April 21, 2012 8:48:45 PM PDT
Nothing firm has been approved in the plans for a third airport in far south suburban Peotone, but that did not stop Congressman Jesse Jackson, Jr. from taking shovel in hand Saturday for what was billed as an unofficial and symbolic ground breaking.

The project has the support of Governor Quinn who's been working to buy the land and gain approval from the FAA. But there continue to be questions about how airport construction would be funded.

The symbolic ground breaking took place at the site of the proposed airport.

"Together we can and we will strengthen our common economic destiny," Jackson said.

Jackson was joined by supporters, who say a third airport could bring an economic windfall.

"It helps the people," said Peotone airport supporter Elease Jackson. "It's good for everyone. More jobs, jobs, jobs."

"This project is bigger than just the start of a 12,000-foot runway and a five-gate terminal. This project has the capacity to transform the south land and give balanced economic growth to Chicago to this region, for which we have for too long waited," Jackson said.

The event drew protestors as well, many of whom are local farmers whose livelihoods would be affected.

"To run the AG economy out of here for no reason just doesn't make sense," said farmer Robert Ogalla.

The gathering comes two days after United Airlines CEO Jeff Smisek said there was no demand for a third Chicago-area airport and that any such project would hurt growth at O'Hare.

"He's right about Peotone," Chicago Mayor Rahm Emanuel said earlier this week. "There have been negotiations in the process about making sure O'Hare is modernized, and I'm committed to that."

Jackson says United is simply trying to push out competing airlines that would benefit from a third airport.

The project, he says, would be privately-funded by Canadian developer SNC-Lavalin, which has come under fire after a consultant allegedly tried to smuggle Moammar Gadhafi's son into Mexico.

Will County officials also dispute Jackson's claim that the $700 million needed for the project would be backed by the Canadian government.

"We've been in contact with officials in the government of Canada, and they disclosed to us that there is no guarantee by the government of Canada," said Will County board member Cory Singer.

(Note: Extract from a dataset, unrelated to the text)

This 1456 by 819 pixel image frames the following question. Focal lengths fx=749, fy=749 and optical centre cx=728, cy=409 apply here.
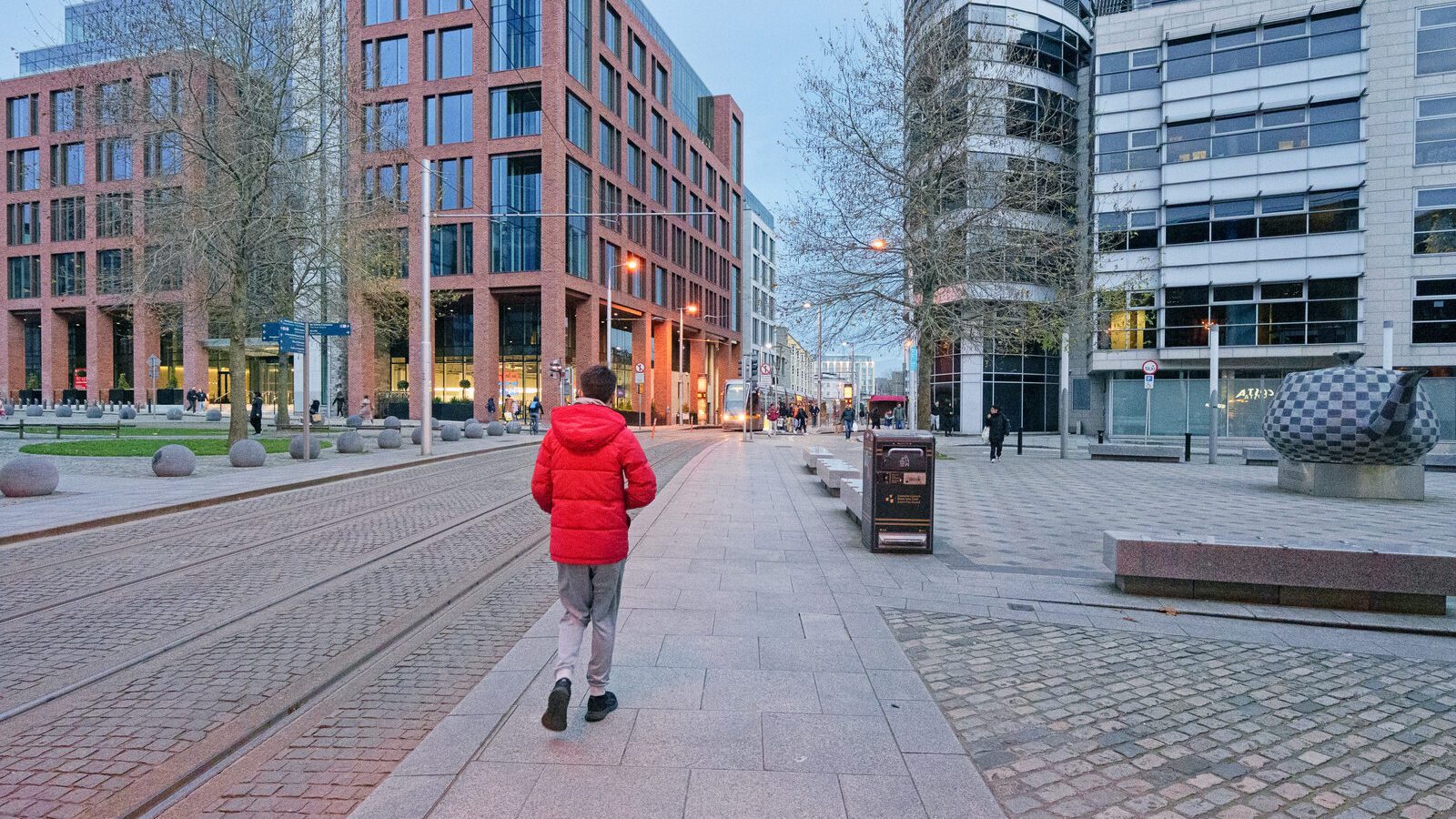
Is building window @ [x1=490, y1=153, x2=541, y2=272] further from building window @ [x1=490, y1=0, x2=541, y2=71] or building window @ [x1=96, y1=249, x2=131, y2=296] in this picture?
building window @ [x1=96, y1=249, x2=131, y2=296]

Saturday, Jackson said the private money would come from multiple sources.

"I'm confident that the funding for this project is very secure," he said. "Any one of these entities could build this airport all by themselves."

Will County officials say they're not opposed to a third airport, just the way Congressman Jackson is going about it. They want local control of the project.

Jackson has appointed his own oversight board.